_EXTRACT_.
<<<<
They likely ship Ubuntu only to reduce the complexity of choice.
Debian runs perfectly well (I've seen a lot of mail to this effect
pass through my inbox).  Since we will want to generate our own image
and not simply use theirs, and they likely have no significant
Ubuntu-related modifications we want to keep, Ubuntu and Debian are
more-or-less fungible here.

In any case, this shouldn't be a sticking point.

> - Waiting for files to close: what I mean by this is: if a file is actively being uploaded to the server, the server should not attempt to open and read that file before the transfer is complete; in fact, I would expect the file transfer process to maintain exclusive rights to the file until transfer is done (and file closed).  What I have been imagining for Use Case 3 (data pre-processed by GNURadio in TangerineSDR) is that the FFT snapshots (of small chunks of bandwidth around WWV) would be uploaded in real time and stored as database records (rather than files), which makes them immediately available for real-time analysis on the server.  (This is not to say we can't also support Use Case 1, which involves uploading large files from the ring buffer - in which case we have the condition of waiting for a file transfer to complete before we can access the file on the server).  I'm sure there are other ways to "skin this cat," - if I am missing something, please advise.

Well, the classic way to do this is to process the uploaded stream as
it's being uploaded, if real-time processing is desired.  In that
case, the part that's doing the processing likely won't be reading the
data from the filesystem (or database) - the server that's accepting
the data will stream via memory as it arrives.  If chunks are
sufficiently small, then we can reduce the complexity of the system
(and keep (near-)real-time processing as an option) by using an
inotify-based watch loop, which can be set up to only trigger when the
file is completely written to the filesystem (I use this kind of thing
a lot in my own systems).
>>>>
(Scene-based spatial questions)
<<<<
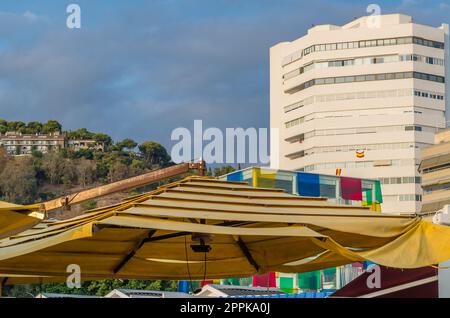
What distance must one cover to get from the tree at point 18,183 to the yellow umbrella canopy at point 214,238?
132673 mm

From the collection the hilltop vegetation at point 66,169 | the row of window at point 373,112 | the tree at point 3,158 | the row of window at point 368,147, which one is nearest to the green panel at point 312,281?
the row of window at point 368,147

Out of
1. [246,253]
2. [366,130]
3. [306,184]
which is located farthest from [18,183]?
[246,253]

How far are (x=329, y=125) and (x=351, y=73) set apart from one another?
302 inches

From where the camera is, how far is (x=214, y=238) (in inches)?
388

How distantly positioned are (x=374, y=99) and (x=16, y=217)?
Answer: 365ft

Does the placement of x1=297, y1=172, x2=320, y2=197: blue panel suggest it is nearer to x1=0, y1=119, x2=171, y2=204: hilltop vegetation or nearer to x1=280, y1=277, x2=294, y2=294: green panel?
x1=280, y1=277, x2=294, y2=294: green panel

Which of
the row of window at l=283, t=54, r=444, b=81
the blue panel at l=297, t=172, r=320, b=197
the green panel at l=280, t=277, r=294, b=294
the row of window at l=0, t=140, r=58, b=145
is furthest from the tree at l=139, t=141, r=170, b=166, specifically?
the blue panel at l=297, t=172, r=320, b=197

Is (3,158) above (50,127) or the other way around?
the other way around

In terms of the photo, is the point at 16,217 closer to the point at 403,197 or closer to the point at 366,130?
the point at 403,197

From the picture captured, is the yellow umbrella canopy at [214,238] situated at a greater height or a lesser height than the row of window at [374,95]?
lesser

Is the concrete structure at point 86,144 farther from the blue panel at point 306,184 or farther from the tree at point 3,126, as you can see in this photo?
the blue panel at point 306,184

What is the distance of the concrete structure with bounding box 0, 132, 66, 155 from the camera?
16719cm

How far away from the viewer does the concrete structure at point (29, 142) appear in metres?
167
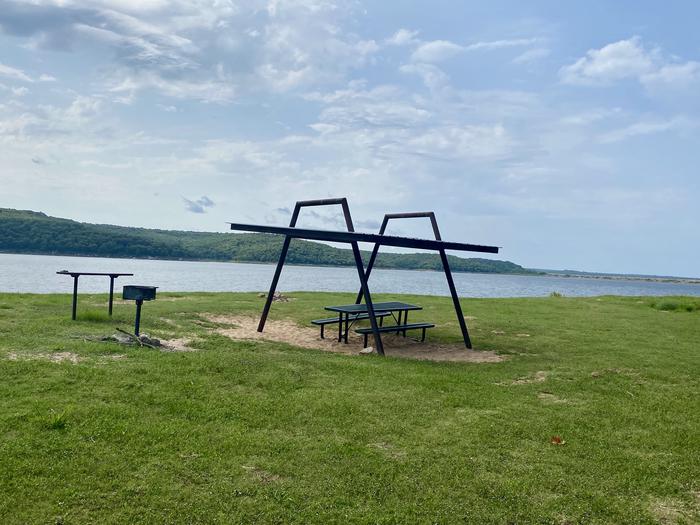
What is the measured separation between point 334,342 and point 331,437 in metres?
6.20

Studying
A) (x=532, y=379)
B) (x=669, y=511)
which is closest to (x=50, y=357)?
(x=532, y=379)

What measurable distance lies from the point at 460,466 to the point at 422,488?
0.61 meters

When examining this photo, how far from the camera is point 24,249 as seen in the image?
97.6 metres

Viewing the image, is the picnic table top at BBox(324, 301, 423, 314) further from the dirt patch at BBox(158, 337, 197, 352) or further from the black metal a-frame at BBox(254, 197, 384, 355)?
the dirt patch at BBox(158, 337, 197, 352)

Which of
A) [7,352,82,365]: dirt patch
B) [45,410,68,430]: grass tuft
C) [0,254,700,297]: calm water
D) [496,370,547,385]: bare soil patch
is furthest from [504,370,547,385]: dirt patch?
[0,254,700,297]: calm water

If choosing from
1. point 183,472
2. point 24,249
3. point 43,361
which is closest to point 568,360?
point 183,472

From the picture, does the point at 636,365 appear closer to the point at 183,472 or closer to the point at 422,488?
the point at 422,488

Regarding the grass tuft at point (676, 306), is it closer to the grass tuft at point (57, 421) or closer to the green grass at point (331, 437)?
the green grass at point (331, 437)

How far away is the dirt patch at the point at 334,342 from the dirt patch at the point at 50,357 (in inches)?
143

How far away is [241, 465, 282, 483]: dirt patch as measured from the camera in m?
4.55

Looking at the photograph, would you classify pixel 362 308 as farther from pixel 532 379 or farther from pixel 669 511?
pixel 669 511

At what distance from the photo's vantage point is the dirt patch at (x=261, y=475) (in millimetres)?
4547

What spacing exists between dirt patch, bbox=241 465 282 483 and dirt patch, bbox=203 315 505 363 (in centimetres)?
582

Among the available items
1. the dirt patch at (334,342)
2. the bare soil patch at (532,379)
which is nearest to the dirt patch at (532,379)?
the bare soil patch at (532,379)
>>>>
_TASK DESCRIPTION_.
Answer these questions from the extract on server uploads:
(a) Which two operating systems does it call more-or-less fungible?
(b) For Use Case 3, how would the FFT snapshots be stored on the server?
(c) What kind of watch loop does it suggest if chunks are sufficiently small?

_FULL RESPONSE_.
(a) Ubuntu and Debian
(b) As database records rather than files
(c) An inotify-based watch loop